◆ Text section

| Iraqi children point at a US jet flying over Baghdad on Monday. (AFP)
Cairo, April 7 (Reuters): US-led forces may achieve military victory in Iraq within a week or two, but winning the war politically is more uncertain and will take far longer.
As Prussian military theorist Carl von Clausewitz wrote: “Even the ultimate outcome of war is not always to be regarded as final. The defeated state often considers the outcome merely as a transitory evil, for which a remedy may still be found in political conditions at some later date.”
Overwhelming US air power, high-tech weaponry, sweeping ground manoeuvres and surprise have taken US forces close to the heart of Baghdad in less than three weeks, even as Iraqi fighters, most lightly armed, continue sporadic resistance.
Many analysts believe the outcome of the Iraq war will only be decisive if and when a stable, self-sufficient successor government to President Saddam Hussein is installed and able to run the country without a US military presence.

◆ Data shown
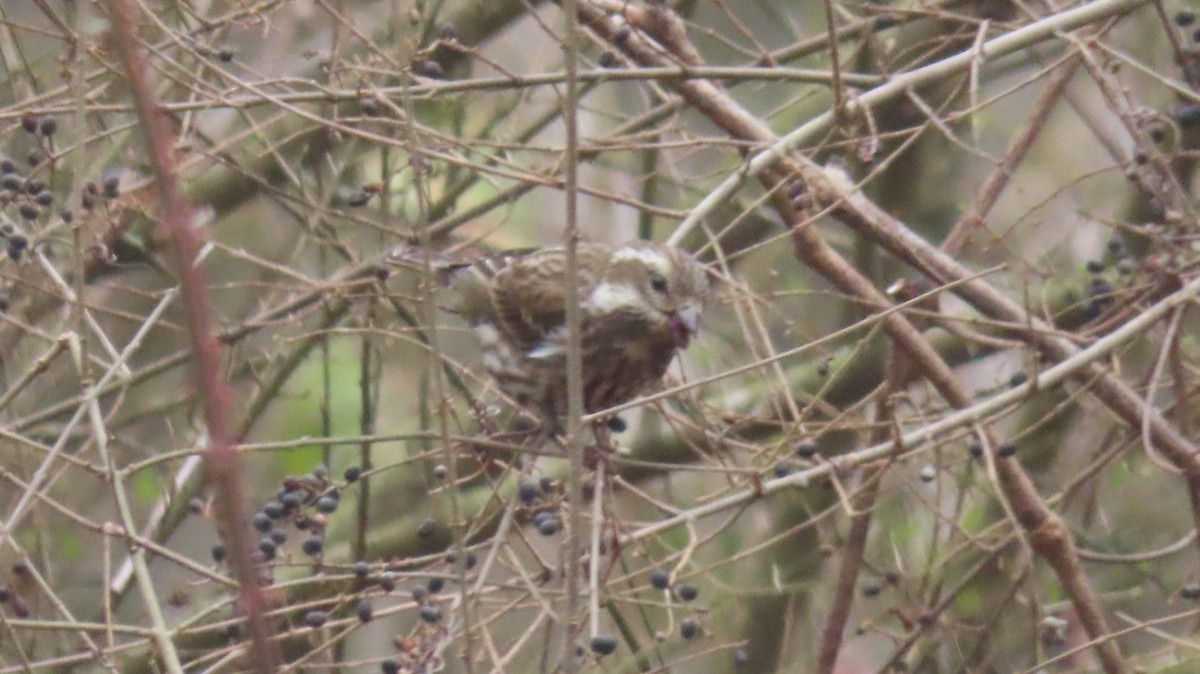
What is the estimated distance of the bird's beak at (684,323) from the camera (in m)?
4.12

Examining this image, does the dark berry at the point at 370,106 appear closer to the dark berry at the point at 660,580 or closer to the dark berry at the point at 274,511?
the dark berry at the point at 274,511

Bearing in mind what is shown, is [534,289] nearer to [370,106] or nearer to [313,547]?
[370,106]

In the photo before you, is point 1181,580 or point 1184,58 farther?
point 1181,580

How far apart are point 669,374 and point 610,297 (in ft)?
1.26

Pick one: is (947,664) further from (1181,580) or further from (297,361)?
(297,361)

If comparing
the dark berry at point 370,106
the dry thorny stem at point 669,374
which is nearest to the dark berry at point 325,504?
the dry thorny stem at point 669,374

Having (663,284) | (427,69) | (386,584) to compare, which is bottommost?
(386,584)

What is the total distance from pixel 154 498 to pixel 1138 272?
366 centimetres

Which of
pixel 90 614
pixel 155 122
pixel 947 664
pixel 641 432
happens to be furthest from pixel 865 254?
pixel 155 122

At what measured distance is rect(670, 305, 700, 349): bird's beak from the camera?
412 centimetres

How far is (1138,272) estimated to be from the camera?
4402 millimetres

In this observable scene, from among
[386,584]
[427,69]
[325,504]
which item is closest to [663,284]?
[427,69]

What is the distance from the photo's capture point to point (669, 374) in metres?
4.67

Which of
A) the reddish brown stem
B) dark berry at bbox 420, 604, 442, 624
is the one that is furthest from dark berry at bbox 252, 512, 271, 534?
the reddish brown stem
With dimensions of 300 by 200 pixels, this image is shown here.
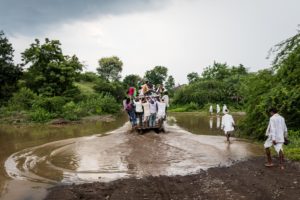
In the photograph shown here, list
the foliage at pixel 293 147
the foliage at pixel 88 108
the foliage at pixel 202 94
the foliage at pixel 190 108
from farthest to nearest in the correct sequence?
the foliage at pixel 202 94, the foliage at pixel 190 108, the foliage at pixel 88 108, the foliage at pixel 293 147

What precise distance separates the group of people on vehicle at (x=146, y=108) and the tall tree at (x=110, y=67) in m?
63.4

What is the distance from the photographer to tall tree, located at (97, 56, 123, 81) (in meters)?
83.8

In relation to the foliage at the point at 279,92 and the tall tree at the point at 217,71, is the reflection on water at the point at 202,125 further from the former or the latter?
the tall tree at the point at 217,71

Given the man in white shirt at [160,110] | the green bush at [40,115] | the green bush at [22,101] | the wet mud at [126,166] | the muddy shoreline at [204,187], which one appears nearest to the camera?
the muddy shoreline at [204,187]

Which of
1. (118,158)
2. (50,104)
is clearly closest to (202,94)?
(50,104)

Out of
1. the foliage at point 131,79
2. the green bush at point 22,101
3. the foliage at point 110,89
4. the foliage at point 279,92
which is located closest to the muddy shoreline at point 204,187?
the foliage at point 279,92

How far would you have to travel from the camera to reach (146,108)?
19359 millimetres

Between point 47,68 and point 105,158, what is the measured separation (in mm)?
30060

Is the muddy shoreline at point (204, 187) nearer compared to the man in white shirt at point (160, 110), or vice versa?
the muddy shoreline at point (204, 187)

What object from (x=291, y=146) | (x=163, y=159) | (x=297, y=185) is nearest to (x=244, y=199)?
(x=297, y=185)

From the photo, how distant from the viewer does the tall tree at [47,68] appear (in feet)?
136

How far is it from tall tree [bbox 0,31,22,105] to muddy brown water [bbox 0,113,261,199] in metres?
24.9

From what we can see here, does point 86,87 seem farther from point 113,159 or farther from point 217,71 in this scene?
point 113,159

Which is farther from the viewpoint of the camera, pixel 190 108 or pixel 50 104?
pixel 190 108
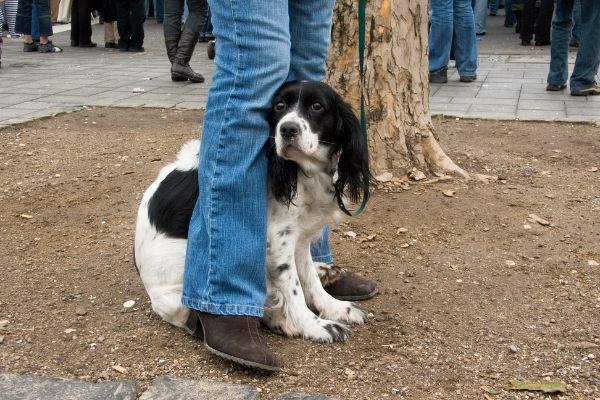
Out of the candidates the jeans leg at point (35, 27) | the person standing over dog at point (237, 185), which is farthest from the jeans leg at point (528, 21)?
the person standing over dog at point (237, 185)

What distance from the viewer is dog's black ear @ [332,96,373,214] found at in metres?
2.58

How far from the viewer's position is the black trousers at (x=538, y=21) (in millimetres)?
11603

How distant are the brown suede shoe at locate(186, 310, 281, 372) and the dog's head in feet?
1.58

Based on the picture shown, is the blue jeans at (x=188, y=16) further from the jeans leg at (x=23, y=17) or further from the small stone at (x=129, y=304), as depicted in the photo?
the small stone at (x=129, y=304)

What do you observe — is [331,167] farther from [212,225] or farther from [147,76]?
[147,76]

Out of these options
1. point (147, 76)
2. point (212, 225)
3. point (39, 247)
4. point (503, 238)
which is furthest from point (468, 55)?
point (212, 225)

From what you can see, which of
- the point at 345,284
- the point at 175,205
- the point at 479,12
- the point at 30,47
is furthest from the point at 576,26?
the point at 175,205

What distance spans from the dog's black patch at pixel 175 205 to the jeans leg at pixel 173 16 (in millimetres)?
6507

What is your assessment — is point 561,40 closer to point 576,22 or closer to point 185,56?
point 576,22

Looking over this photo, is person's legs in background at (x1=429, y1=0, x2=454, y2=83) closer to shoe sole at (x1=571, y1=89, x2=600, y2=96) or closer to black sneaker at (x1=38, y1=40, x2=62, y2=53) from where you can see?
shoe sole at (x1=571, y1=89, x2=600, y2=96)

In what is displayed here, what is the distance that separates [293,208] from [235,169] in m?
0.31

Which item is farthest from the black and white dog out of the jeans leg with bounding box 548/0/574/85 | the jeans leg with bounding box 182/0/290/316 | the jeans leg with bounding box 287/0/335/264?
the jeans leg with bounding box 548/0/574/85

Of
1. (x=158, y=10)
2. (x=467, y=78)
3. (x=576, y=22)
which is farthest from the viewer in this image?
(x=158, y=10)

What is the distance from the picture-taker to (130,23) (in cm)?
1240
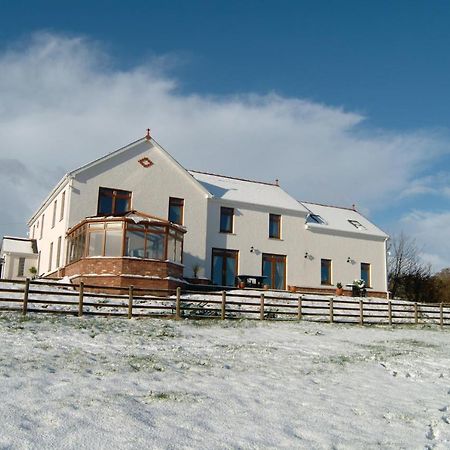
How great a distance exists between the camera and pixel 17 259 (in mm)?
35906

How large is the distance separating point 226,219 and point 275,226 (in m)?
3.86

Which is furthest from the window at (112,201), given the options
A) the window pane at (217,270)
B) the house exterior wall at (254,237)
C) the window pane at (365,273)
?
the window pane at (365,273)

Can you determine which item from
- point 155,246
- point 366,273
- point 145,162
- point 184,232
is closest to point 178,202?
point 145,162

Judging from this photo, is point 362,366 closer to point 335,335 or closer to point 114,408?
point 335,335

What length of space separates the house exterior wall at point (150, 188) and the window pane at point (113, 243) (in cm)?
409

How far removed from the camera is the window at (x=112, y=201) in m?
30.2

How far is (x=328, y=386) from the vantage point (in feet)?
35.9

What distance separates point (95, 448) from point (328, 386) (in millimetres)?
6072

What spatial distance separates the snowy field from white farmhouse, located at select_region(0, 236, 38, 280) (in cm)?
1925

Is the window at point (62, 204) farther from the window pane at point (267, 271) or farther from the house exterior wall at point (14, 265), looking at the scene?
the window pane at point (267, 271)

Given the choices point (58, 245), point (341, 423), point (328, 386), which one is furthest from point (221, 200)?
point (341, 423)

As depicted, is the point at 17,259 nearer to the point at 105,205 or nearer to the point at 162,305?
the point at 105,205

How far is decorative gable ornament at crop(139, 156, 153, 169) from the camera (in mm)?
31516

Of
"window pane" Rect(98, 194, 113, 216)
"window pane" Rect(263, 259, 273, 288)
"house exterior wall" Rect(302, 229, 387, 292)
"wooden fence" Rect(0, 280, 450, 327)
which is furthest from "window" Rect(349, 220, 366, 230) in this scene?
"window pane" Rect(98, 194, 113, 216)
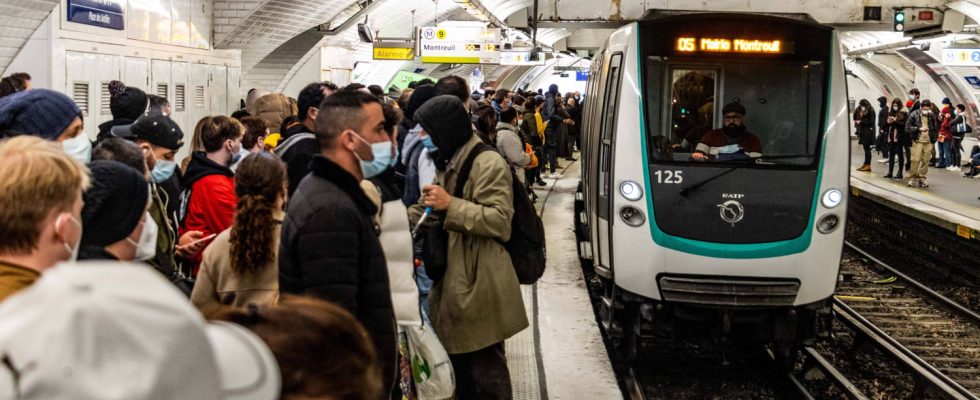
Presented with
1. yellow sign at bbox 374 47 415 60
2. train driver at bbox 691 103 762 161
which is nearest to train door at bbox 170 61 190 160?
train driver at bbox 691 103 762 161

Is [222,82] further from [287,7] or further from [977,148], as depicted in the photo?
[977,148]

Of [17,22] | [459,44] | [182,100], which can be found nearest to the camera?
[17,22]

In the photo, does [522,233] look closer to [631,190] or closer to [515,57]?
[631,190]

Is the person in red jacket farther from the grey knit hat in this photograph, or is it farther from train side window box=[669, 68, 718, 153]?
train side window box=[669, 68, 718, 153]

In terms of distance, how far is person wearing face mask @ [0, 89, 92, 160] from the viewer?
175 inches

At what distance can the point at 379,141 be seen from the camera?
3.53 metres

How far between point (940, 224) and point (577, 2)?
5.71m

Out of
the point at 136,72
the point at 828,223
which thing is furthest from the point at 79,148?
the point at 136,72

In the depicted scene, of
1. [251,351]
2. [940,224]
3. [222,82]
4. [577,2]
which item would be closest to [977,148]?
[940,224]

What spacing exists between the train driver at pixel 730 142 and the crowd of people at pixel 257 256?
65.4 inches

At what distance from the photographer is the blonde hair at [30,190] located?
2059mm

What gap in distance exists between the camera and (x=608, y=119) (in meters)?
7.91

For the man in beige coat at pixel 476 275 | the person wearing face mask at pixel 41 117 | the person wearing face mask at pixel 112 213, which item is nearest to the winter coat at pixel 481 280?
the man in beige coat at pixel 476 275

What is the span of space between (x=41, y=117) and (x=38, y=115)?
18 millimetres
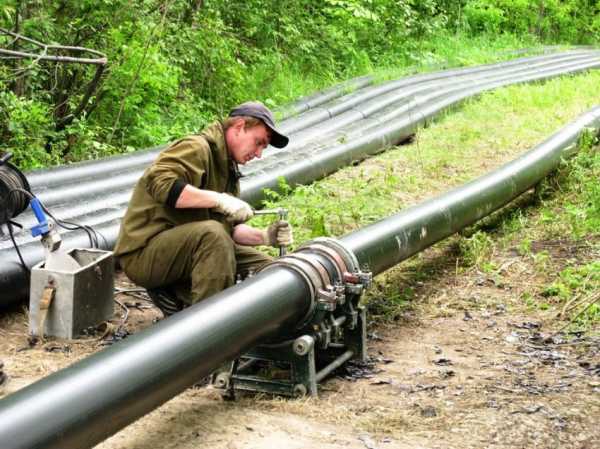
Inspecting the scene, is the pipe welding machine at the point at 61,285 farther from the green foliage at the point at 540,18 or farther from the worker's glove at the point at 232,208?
the green foliage at the point at 540,18

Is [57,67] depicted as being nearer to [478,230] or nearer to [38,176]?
[38,176]

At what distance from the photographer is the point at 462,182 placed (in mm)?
8516

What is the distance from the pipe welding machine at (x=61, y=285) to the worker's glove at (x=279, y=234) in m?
0.89

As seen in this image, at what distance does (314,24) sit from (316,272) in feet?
39.4

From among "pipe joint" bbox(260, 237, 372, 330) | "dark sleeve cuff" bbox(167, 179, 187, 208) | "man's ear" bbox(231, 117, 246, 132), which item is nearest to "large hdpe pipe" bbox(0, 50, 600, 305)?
"dark sleeve cuff" bbox(167, 179, 187, 208)

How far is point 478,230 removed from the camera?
7.22m

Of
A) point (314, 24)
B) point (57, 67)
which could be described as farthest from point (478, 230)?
point (314, 24)

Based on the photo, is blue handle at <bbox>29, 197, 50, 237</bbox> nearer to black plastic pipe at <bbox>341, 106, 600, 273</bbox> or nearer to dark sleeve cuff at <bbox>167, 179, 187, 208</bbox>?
dark sleeve cuff at <bbox>167, 179, 187, 208</bbox>

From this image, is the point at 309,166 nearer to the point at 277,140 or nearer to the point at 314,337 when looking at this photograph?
the point at 277,140

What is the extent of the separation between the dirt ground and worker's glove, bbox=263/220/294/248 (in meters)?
0.77

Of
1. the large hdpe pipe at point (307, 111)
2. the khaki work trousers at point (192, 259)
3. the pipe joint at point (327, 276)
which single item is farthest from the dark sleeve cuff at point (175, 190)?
the large hdpe pipe at point (307, 111)

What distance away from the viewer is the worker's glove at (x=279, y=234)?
15.1 feet

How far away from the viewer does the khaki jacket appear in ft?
13.8

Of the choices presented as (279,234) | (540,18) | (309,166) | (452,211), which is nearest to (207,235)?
(279,234)
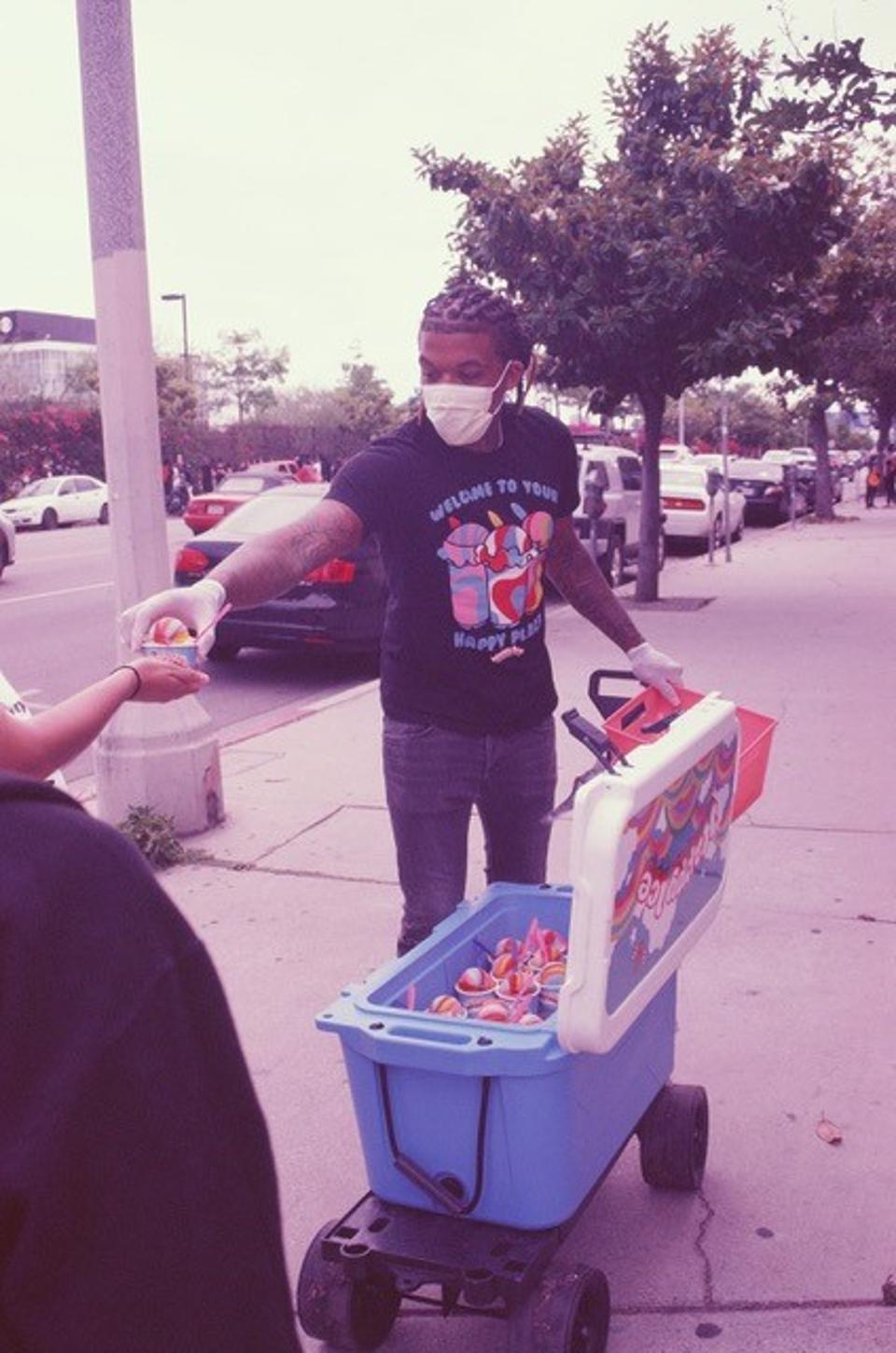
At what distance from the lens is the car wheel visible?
17109 mm

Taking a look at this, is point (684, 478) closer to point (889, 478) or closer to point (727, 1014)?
point (889, 478)

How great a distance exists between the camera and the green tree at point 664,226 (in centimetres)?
1276

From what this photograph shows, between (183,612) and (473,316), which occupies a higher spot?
(473,316)

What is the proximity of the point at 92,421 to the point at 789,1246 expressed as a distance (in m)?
44.7

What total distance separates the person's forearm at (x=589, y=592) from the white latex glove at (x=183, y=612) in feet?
3.63

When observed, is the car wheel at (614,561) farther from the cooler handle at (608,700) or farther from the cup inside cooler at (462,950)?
the cup inside cooler at (462,950)

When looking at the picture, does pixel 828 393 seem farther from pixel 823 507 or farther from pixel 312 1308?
pixel 312 1308

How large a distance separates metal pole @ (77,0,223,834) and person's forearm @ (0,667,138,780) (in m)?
3.65

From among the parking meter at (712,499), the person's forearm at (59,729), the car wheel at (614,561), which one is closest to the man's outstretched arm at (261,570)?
the person's forearm at (59,729)

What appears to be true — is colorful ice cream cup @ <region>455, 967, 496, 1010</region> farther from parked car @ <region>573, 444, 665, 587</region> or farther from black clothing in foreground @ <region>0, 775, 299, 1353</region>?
parked car @ <region>573, 444, 665, 587</region>

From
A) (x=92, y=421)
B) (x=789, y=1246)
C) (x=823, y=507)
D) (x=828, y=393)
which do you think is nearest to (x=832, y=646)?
(x=789, y=1246)

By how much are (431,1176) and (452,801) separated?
874 mm

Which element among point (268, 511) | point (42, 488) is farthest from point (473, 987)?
point (42, 488)

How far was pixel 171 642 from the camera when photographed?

◆ Brief
From the Iraq war news report above, set down word for word the part that begins with the words containing "Cairo, April 7" and ends with "take far longer.".

◆ Response below
Cairo, April 7 (Reuters): US-led forces may achieve military victory in Iraq within a week or two, but winning the war politically is more uncertain and will take far longer.